Quels sont les défis que la fin de la guerre froide pose à l'Union européenne ? Saura-t-elle les relever ? Quels liens lui faudra-t-il conserver avec les Etats-Unis ? Quelles relations devra-t-elle instaurer avec la Russie ?
Les enjeux sont énormes : il ne s'agit de rien moins que de la stabilité et de l'harmonie du monde au prochain siècle. Les défis sont de tous ordres : politiques et de sécurité, économiques, institutionnels. L'auteur les explore et plaide pour une approche débarrassée des idéaux fédéralistes les plus irréalistes. Il se penche ensuite sur les Etats qui joueront les principaux rôles dans l'avenir de l'Europe : à l'intérieur, l'Allemagne et la France, à l'extérieur, la Russie et les Etats-Unis, et tente d'évaluer les chances qu'aura l'Europe de parvenir à se hisser à la hauteur des circonstances.

André Grjebine

L'auteur, après avoir revendiqué le droit de contester les aspects monétaires des Accords de Maastricht sans encourir l'accusation de nationalisme anti-européen, se demande si la voie choisie dans ces accords est la plus à même de préserver la synthèse d'efficacité économique et de solidarité sociale qui a longtemps distingué l'Europe occidentale des autres parties du monde.

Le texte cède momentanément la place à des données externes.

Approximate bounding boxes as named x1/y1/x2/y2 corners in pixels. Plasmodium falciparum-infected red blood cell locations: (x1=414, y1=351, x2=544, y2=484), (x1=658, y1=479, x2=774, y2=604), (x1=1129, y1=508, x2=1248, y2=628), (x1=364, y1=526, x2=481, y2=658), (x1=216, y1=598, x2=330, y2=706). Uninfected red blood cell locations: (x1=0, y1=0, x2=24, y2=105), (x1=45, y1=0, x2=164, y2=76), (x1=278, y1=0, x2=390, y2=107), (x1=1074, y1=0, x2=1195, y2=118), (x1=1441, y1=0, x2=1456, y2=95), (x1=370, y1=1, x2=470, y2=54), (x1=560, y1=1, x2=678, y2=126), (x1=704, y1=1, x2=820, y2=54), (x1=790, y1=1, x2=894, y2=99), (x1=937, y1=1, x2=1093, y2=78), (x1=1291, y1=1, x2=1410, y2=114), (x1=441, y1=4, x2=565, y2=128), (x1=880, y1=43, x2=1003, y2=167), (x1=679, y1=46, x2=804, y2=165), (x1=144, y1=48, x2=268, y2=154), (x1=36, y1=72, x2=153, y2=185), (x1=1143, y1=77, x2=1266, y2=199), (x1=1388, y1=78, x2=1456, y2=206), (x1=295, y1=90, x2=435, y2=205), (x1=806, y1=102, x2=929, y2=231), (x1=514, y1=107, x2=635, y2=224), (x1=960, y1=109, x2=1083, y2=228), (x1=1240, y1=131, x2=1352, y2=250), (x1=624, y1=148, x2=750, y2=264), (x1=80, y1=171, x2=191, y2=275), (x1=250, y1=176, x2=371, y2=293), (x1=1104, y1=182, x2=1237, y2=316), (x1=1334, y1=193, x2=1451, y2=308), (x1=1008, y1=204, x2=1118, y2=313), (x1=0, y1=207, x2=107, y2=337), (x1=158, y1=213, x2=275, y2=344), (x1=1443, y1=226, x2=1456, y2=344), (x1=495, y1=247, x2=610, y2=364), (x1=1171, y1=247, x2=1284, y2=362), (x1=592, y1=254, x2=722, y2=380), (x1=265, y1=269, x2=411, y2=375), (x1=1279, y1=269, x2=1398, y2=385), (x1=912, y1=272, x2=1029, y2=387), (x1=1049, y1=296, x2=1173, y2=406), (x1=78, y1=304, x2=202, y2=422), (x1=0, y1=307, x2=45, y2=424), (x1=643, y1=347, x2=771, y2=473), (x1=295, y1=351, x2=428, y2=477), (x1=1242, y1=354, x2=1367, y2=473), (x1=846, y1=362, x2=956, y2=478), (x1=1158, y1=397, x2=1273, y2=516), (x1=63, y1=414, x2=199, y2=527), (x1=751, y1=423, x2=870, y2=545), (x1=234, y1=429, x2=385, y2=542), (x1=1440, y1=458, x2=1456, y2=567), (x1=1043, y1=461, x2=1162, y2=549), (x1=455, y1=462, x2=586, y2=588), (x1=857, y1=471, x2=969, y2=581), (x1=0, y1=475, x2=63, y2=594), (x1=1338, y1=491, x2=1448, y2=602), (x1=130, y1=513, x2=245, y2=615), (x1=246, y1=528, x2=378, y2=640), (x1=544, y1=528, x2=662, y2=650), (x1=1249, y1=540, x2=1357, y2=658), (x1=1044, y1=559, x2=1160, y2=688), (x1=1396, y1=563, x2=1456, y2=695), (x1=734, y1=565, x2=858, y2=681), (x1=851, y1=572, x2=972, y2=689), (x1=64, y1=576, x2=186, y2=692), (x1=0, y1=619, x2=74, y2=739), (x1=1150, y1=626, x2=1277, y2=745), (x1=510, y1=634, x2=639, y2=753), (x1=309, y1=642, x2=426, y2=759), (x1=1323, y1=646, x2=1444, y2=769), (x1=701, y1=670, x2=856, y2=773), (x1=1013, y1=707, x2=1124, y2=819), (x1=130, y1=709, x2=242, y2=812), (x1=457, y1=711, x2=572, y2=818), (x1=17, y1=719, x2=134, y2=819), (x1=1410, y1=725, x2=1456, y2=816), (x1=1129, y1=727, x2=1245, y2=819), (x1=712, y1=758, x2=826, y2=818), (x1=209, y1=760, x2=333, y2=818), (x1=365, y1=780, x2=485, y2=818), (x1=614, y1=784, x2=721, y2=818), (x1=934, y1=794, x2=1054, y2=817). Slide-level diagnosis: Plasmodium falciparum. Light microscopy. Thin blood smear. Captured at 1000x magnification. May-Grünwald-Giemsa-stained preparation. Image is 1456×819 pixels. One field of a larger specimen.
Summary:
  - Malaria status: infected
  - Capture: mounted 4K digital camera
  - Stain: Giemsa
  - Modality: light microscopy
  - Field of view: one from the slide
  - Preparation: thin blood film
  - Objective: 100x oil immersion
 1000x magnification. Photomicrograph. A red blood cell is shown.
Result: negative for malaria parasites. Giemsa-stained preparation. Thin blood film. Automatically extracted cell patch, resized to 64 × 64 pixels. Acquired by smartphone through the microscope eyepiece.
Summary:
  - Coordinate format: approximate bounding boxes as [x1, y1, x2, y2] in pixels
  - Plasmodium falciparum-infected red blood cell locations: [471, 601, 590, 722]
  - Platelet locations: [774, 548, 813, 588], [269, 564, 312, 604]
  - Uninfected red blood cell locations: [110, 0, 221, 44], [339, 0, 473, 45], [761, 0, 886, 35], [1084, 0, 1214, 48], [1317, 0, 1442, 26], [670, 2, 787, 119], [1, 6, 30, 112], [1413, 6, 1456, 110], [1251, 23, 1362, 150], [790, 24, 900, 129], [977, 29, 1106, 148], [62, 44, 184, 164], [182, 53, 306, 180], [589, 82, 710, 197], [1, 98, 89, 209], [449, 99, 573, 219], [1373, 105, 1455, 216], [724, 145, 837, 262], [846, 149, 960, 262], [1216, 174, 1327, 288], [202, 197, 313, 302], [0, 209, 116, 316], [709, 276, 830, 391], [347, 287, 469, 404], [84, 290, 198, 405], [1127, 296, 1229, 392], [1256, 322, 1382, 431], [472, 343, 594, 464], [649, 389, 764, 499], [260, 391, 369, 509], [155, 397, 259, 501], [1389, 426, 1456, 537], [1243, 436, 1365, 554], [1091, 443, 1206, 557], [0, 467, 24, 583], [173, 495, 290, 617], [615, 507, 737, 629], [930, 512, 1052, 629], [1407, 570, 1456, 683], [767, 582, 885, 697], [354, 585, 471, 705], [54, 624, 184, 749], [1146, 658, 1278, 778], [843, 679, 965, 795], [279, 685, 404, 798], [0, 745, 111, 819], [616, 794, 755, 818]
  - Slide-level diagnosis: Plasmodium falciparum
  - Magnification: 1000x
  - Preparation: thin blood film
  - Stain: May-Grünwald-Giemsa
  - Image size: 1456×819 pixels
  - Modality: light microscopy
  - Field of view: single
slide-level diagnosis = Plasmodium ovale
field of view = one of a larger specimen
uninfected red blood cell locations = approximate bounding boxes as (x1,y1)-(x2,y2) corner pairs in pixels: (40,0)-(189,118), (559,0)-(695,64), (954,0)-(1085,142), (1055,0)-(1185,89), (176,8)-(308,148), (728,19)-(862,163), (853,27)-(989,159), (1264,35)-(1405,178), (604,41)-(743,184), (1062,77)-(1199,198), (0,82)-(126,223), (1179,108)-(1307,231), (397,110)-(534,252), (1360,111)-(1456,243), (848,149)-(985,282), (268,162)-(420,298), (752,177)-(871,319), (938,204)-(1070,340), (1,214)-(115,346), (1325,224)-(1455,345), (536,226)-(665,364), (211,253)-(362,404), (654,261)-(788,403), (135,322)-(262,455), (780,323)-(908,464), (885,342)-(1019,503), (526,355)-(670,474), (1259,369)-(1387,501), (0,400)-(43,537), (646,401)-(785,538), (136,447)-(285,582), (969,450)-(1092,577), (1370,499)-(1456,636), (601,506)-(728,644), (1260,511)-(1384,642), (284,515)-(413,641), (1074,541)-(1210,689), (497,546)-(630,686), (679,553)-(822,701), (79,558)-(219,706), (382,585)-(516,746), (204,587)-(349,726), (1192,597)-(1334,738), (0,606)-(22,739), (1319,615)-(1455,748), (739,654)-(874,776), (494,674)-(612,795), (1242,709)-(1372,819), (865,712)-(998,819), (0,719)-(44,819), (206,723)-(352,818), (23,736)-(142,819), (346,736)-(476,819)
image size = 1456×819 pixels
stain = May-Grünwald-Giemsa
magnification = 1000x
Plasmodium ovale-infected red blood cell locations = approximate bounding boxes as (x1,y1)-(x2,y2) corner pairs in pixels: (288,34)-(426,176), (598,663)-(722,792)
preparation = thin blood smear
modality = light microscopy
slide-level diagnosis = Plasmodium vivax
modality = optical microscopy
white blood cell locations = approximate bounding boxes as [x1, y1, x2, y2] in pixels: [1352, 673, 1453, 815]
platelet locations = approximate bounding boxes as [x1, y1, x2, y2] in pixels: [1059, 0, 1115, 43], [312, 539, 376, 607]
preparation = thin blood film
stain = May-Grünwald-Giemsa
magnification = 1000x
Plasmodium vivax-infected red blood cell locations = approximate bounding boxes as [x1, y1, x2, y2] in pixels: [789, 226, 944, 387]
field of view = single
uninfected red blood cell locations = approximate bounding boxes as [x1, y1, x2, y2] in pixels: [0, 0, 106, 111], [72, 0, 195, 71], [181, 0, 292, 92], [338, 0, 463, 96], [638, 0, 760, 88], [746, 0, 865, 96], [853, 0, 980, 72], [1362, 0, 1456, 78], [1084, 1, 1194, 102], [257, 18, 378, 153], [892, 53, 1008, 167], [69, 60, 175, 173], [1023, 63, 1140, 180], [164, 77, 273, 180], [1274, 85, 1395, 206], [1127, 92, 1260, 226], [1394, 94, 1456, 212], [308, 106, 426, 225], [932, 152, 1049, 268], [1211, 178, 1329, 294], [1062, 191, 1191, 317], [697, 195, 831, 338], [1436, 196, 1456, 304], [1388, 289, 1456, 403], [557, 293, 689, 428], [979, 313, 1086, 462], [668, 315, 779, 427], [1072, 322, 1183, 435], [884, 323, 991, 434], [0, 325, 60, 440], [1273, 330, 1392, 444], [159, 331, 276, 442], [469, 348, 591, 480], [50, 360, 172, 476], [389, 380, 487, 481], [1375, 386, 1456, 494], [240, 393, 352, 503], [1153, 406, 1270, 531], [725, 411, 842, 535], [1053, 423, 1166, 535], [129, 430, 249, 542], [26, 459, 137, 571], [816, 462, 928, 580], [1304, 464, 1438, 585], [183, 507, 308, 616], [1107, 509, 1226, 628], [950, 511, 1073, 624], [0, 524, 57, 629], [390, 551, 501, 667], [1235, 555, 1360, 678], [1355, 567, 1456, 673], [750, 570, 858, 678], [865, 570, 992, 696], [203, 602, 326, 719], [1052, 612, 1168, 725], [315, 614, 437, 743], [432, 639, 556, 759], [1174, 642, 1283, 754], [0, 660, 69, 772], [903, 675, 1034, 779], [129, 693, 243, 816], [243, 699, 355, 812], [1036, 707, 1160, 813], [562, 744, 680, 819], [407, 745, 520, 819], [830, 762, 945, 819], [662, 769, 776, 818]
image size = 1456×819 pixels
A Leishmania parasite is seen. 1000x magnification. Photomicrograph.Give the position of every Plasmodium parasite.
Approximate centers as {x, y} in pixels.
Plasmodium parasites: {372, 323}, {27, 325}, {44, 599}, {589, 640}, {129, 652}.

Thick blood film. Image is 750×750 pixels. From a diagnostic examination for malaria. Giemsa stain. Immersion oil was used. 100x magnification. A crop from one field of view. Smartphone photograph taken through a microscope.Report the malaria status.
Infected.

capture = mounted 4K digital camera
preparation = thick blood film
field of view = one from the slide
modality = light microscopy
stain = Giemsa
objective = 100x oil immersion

Après avoir examiné la logique qui sous-tend la politique actuelle fondée sur le couple stabilité monétaire / désinflation compétitive, il analyse les effets pervers inhérents à cette stratégie. Il montre ensuite qu'on ne saurait attendre de la construction européenne qu'elle induise spontanément un rapprochement des économies des pays membres : c'est le paradoxe de la divergence. Après avoir suggéré que la Communauté ne saurait se passer de politiques économiques différenciées, il examine les termes du choix qui se pose si l'on veut préserver le couple efficacité économique / bien-être social : accélérer le passage vers une monnaie unique qui irait de pair avec le renforcement de politiques budgétaires nationales, ou bien définir un autre cheminement pour la construction européenne privilégiant le développement d'une monnaie parallèle.